The few surviving archival records
from the period do tell us something of the character of the room. The earliest
recorded expenditure is “for buying firewood to preserve the books” in 1700 and
1701, and the small fireplace can still be seen, along with its chimney, sprouting
incongruously from the chapel roof. Yet the phrasing shows that its inclusion
is not, as you might assume, for the comfort of readers, but instead to
preserve the books. This is an early hint that books from the library, with its
limited space, light and warmth, were meant to be borrowed, rather than read in
situ. This type of expense also shows that a priority for the early library was
to preserve the existing collections rather than increase or update them.
This priority can be better
understood when in 1724 the trustees describe the library as “being a small
inconvenient room & not fit to contain one half of the books that already
belong to it” and resolve to spend what money they have on a new building as a
priority, alongside the purchase of new books.
Efforts towards creating a new building do not reappear in the archival
record until the estate at Innerpeffray is inherited by Robert Hay Drummond in
1739. He conceives a space “for the conveniency of such as shall come to read.
Also that as may be a proper central place for the Gentlmen of the
neighbourhood to meet at such times as they shall appoint” – more a gentleman’s
club than the small lending collection of the dark, intimate chapel room. The books that he chooses for the collection
also echo this new vision (for which see Recommended Reading).
The library building befits that
grand conception, with its high ceilings and use of natural light, but what
records we have of its use would suggest that not much changed in its move to
such a very different location. Such use of space and light would suggest that
the architect, and those who signed off on the project, had in mind a grand
reading room in which books would be consulted onsite, very different from the
intention to lend which had been evident in the chapel setting, but a much more
usual use for a library building in the eighteenth century. The borrowers’
register, however, serves as proof that lending continued. The building we have
today was in fact intended to be far grander. The trustees veto a plan for an
expensive bow window and parapet roof in favour of “a plain roof and three
venetian windows in front”, which still continue to serve the library well.

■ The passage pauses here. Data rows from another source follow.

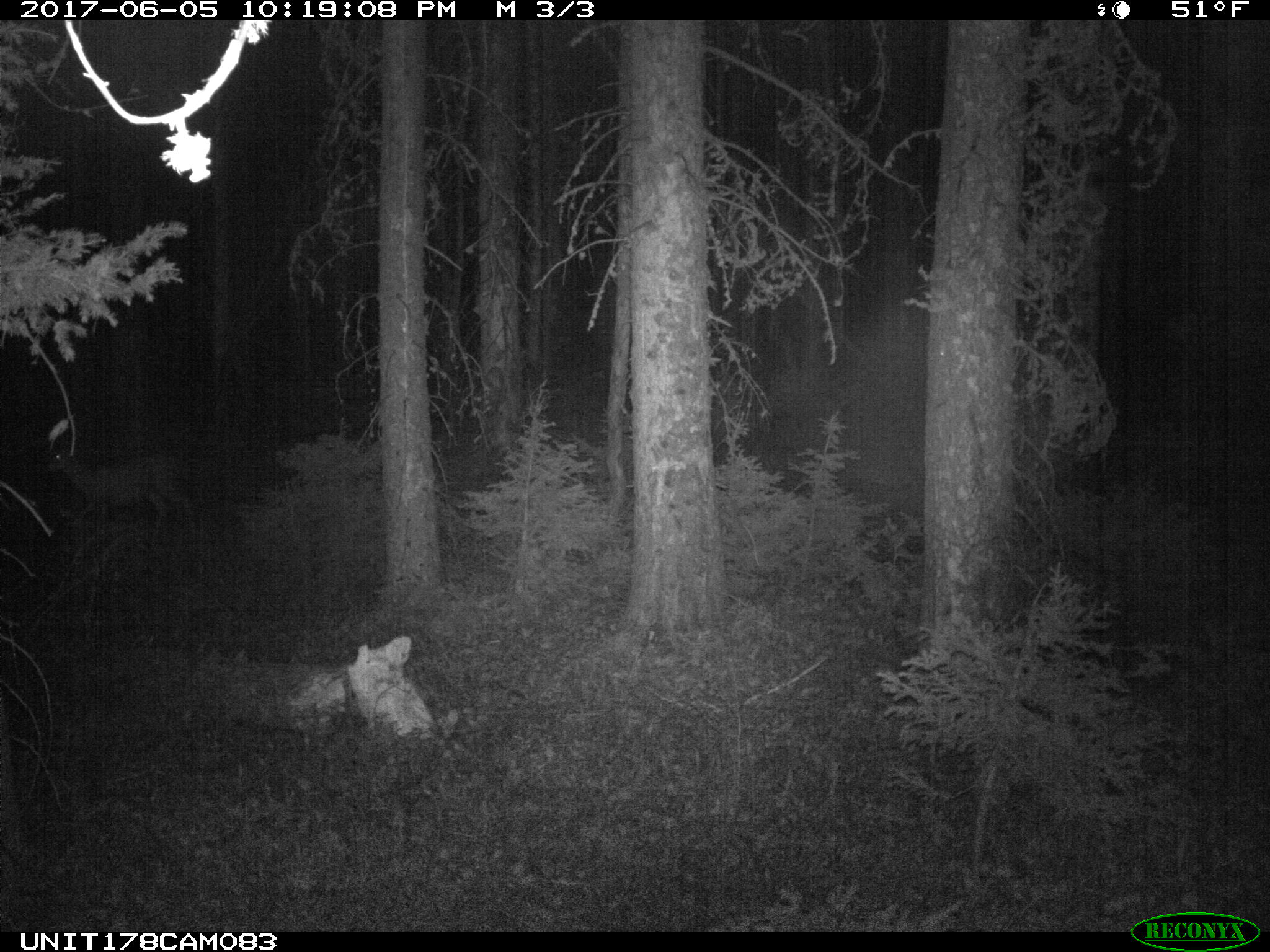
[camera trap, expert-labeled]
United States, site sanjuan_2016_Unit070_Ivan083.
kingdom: Animalia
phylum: Chordata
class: Mammalia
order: Artiodactyla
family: Cervidae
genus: Odocoileus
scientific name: Odocoileus hemionus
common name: mule deer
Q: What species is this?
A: Odocoileus hemionus (mule deer).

Three big issues seem to plague
the planned construction of the library during the period: how to fund it, how
to transport materials to the site, and where to put it. It is the latter question
which still most puzzles us today. Plans for the building are shown to the Earl
of Hopetoun and his advice is specifically sought in the positioning of the new
building. There seems no question of the library moving far from its current
location, but where to put it? Since we’ve not yet found any record of Hopetoun’s
advice, we can as yet only infer it from the decision.

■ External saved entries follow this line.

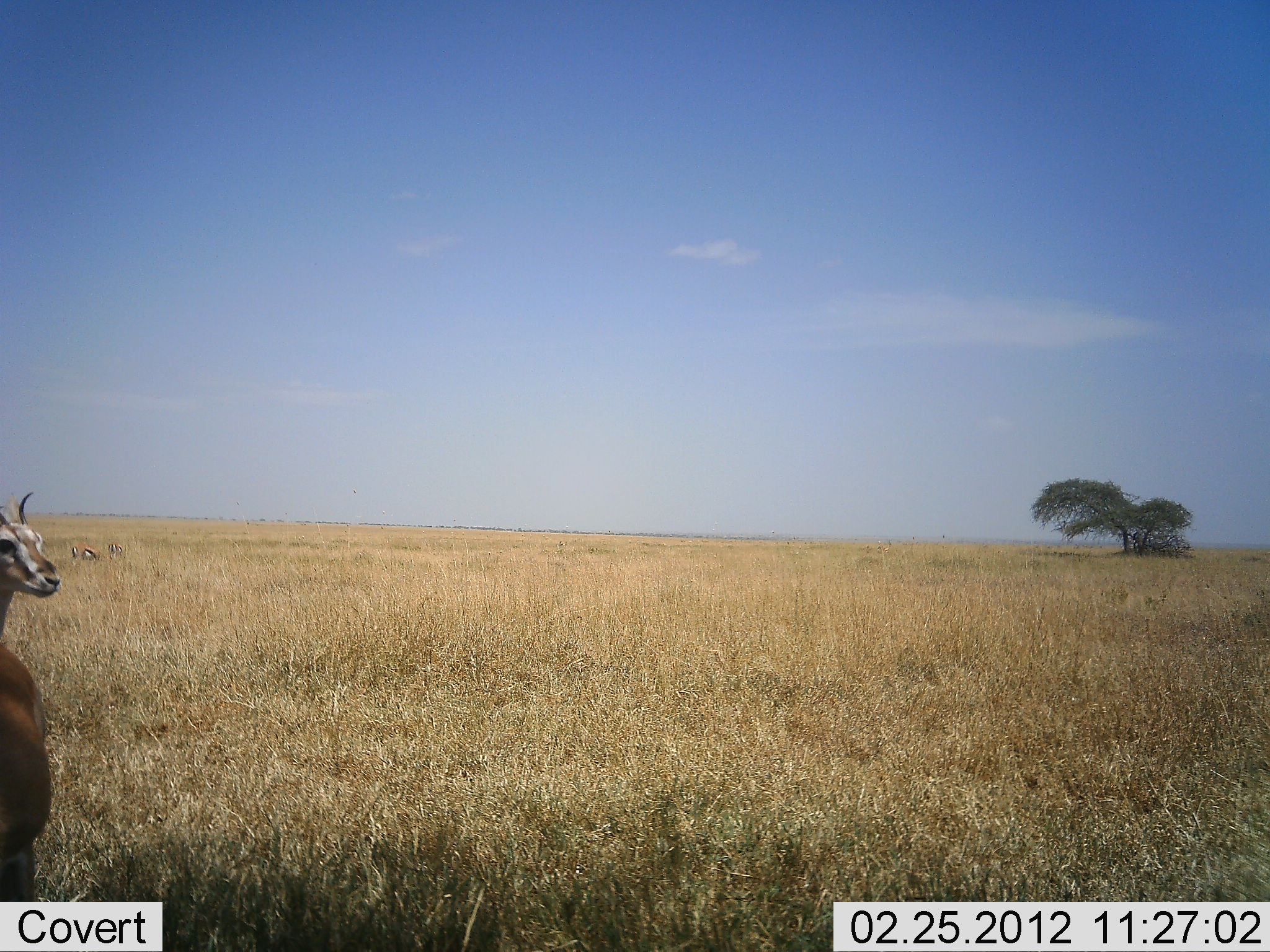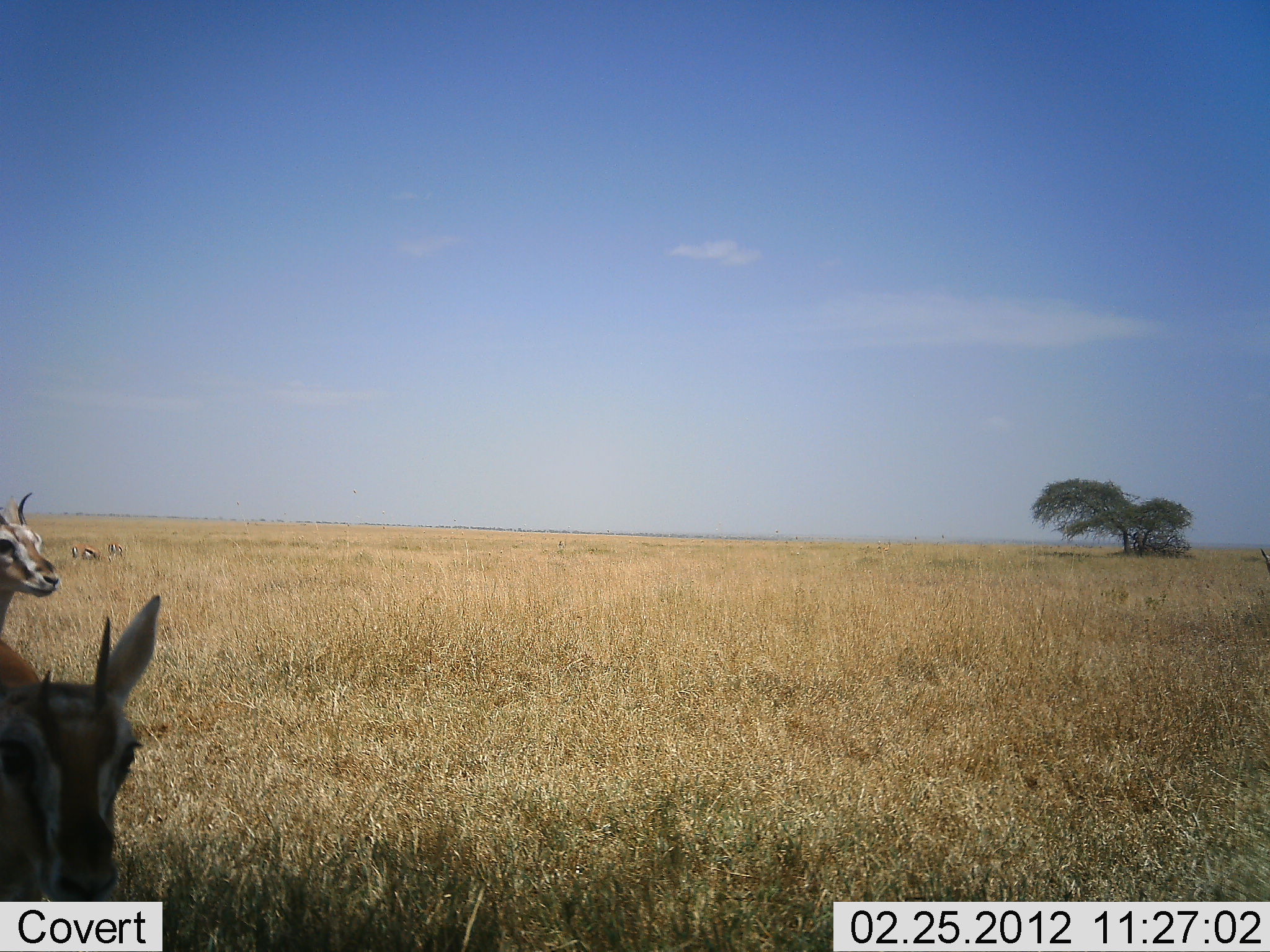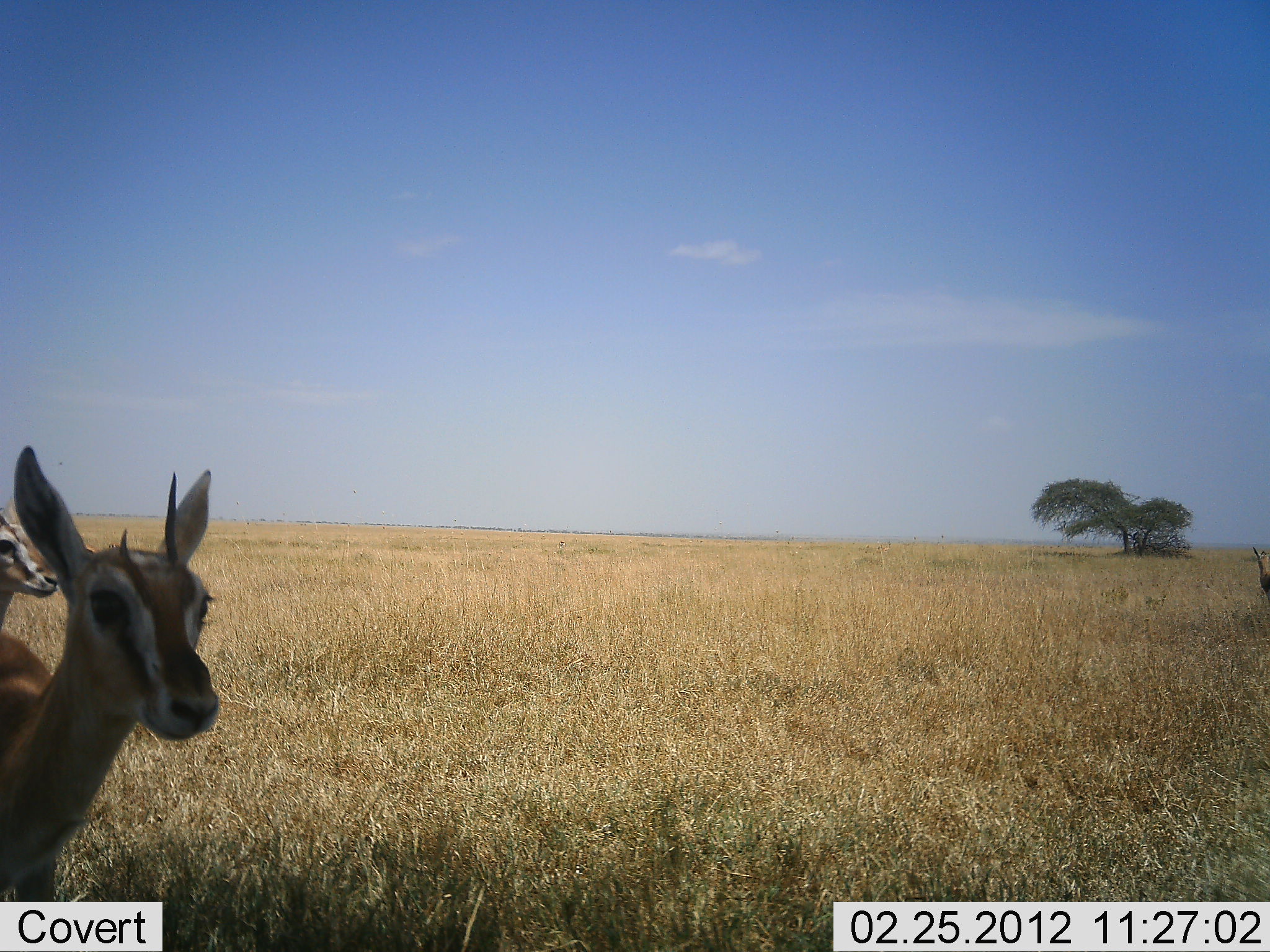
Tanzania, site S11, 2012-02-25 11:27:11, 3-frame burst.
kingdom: Animalia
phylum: Chordata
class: Mammalia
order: Artiodactyla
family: Bovidae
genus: Eudorcas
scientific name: Eudorcas thomsonii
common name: thomson's gazelle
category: gazellethomsons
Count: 4.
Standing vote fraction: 90%.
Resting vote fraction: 5%.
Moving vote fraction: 33%.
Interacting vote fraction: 0%.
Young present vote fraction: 0%.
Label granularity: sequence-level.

As you can see in the image
above, the two buildings, while separate, are merely inches from each other. The
river directly to the side of the library plot may have been a limiting factor:
It is problematic in the early life of the building, and various efforts in the
18th and 19th centuries are made to sure up the bank on
which it sits, high above the River Earn. However, the library could have been positioned
a little further north and still avoided the bank. Or, given the luxury of open
space in the library room, it could have avoided any problems by being made a
little smaller. The overlap is marked and unusual, and we may never know why. So
far the only solution we have identified is a rather romantic one – that the
books were to be moved as little from their original location as possible.
Indeed, some of the books which would have been in the chapel inhabit shelves
literally inches from the original chapel room. We’d be very interested in
hearing if you have any better ideas!